**Текст:**
60842.fb2
Эжену Ионеско
Перевод этой пьесы я выловил в „Самиздате" еще в конце пятидесятых годов и с тех пор сделался горячим поклонником ее автора. Поэтому легко понять мое волнение, когда, спустя годы, уже будучи в эмиграции в Париже, я получил от него коротенькое, но исполненное словесного изящества письмецо с приглашением на премьеру возобновленного театром д'Орсе спектакля „Носороги".
Действо начинается с идиллической, традиционно французской картинки: за столиком перед входом в кафе собираются его завсегдатаи - обитатели окружающих кварталов, видимо, знакомые друг с другом с детства. Потягивая любимые напитки, они обмениваются житейскими новостями, спорят, мирятся и снова спорят. Ничто еще не предвещает сумасшедшей карусели последующих событий. Но в самой атмосфере или, так сказать, в цвете спектакля уже чувствуется, улавливается едва ощутимая, но все нарастающая тревога, от которой в обморочной истоме, словно при авиационной болтанке то и дело сжимается сердце. „Боже, отврати эту беду от меня, ради детей моих!"
Мир начинает медленно, но неотвратимо сжиматься вокруг идиллического кафе с его клиентами и обитателями, с его повседневной суетой и хлопотами, с его карточной хрупкостью и мнимым благополучием. Сначала это только слухи и пересуды о весьма проблематичной опасности, затем отдаленный храп и топот и, наконец, первая, окутанная собственным дымом тень однорогого зверя накрывает собою этот последний остров тишины и благоденствия.
Я не знаю языка, переводят мне сбоку чуть слышно и с пятого на десятое, но зрение мое неожиданно отмечает, как у действующих лиц, у одного за другим, принимается дробно постукивать каблук ботинка, а в еще членораздельной речи время от времени прорывается легкое похрапывание: человек физически хоть и присутствует в привычном своем бытии, но внутренне он уже там в храпящем топочущем стаде, где нет места разуму или логике.
И так один за другим, один за другим до тех пор, пока последний из упорствующих - главный герой этой трагической мистерии не складывает оружия и не сдается, безвольно вливаясь в безумный поток всеобщего озверения.
Страшно, почти до беспамятства страшно, но ведь это было предсказано - и когда!

**Набор строк:**
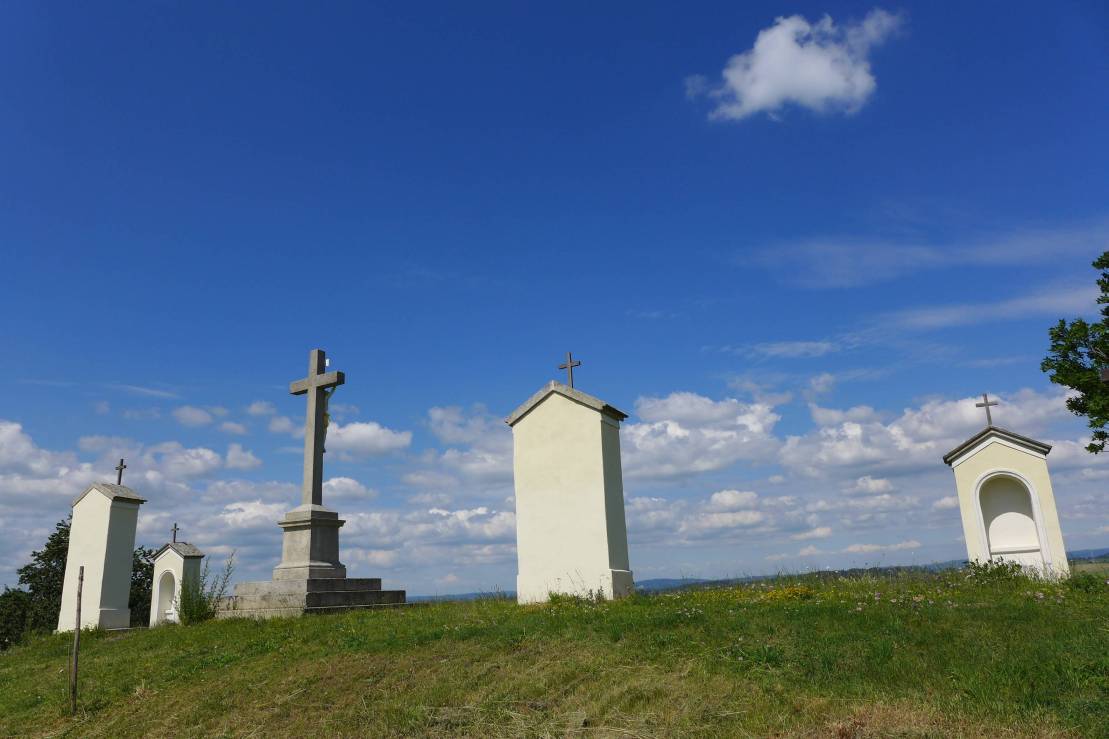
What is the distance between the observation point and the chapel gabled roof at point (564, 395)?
1450cm

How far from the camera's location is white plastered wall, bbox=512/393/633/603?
46.2 feet

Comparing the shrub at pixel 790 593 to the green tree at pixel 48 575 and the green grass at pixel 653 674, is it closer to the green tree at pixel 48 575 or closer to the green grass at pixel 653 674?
the green grass at pixel 653 674

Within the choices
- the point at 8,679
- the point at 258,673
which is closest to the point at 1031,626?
the point at 258,673

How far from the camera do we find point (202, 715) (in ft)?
27.8

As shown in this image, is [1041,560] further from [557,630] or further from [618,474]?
[557,630]

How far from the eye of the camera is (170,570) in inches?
877

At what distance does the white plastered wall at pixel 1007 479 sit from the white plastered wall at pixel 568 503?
8.81 meters

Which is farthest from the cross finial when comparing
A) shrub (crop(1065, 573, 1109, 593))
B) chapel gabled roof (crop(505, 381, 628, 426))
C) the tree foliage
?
the tree foliage

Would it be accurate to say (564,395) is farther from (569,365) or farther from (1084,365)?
(1084,365)

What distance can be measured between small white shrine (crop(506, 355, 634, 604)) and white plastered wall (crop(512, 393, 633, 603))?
0.02m

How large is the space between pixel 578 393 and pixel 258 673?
7.49 meters

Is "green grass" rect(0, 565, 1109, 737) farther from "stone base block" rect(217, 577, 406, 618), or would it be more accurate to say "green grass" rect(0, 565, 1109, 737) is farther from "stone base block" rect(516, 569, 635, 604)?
"stone base block" rect(217, 577, 406, 618)

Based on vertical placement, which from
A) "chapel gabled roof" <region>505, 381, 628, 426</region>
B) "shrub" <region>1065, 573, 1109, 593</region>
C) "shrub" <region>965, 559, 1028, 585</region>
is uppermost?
"chapel gabled roof" <region>505, 381, 628, 426</region>

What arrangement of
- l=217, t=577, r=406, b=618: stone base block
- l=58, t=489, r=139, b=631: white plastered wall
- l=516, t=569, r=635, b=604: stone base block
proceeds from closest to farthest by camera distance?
l=516, t=569, r=635, b=604: stone base block → l=217, t=577, r=406, b=618: stone base block → l=58, t=489, r=139, b=631: white plastered wall
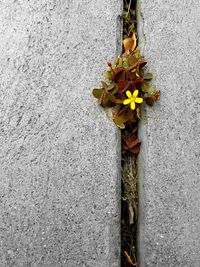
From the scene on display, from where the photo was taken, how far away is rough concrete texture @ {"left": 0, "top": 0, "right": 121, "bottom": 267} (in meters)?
1.42

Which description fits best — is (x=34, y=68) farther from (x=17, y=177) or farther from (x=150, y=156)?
(x=150, y=156)

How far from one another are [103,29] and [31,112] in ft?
1.33

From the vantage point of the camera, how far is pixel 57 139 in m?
1.51

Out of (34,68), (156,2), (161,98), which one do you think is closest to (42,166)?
(34,68)

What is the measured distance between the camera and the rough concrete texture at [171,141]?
4.70 feet

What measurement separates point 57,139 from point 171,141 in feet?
1.26

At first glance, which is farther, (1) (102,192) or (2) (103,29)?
(2) (103,29)

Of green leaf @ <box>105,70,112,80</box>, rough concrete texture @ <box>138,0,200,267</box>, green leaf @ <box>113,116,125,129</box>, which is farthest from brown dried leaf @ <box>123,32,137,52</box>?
green leaf @ <box>113,116,125,129</box>

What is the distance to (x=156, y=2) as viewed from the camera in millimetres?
1711

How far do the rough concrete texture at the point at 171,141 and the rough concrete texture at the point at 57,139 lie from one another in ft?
0.33

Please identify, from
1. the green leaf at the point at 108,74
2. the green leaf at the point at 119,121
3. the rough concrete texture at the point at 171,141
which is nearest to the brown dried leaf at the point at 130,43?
the rough concrete texture at the point at 171,141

**Условие задания:** Переведите на английский язык следующее предложение из текста о спектакле «Носороги»: «Ничто еще не предвещает сумасшедшей карусели последующих событий». Приведенные выше строки являются самостоятельным материалом.

**Ожидаемый ответ:** Nothing yet foreshadows the mad merry-go-round of the events that follow.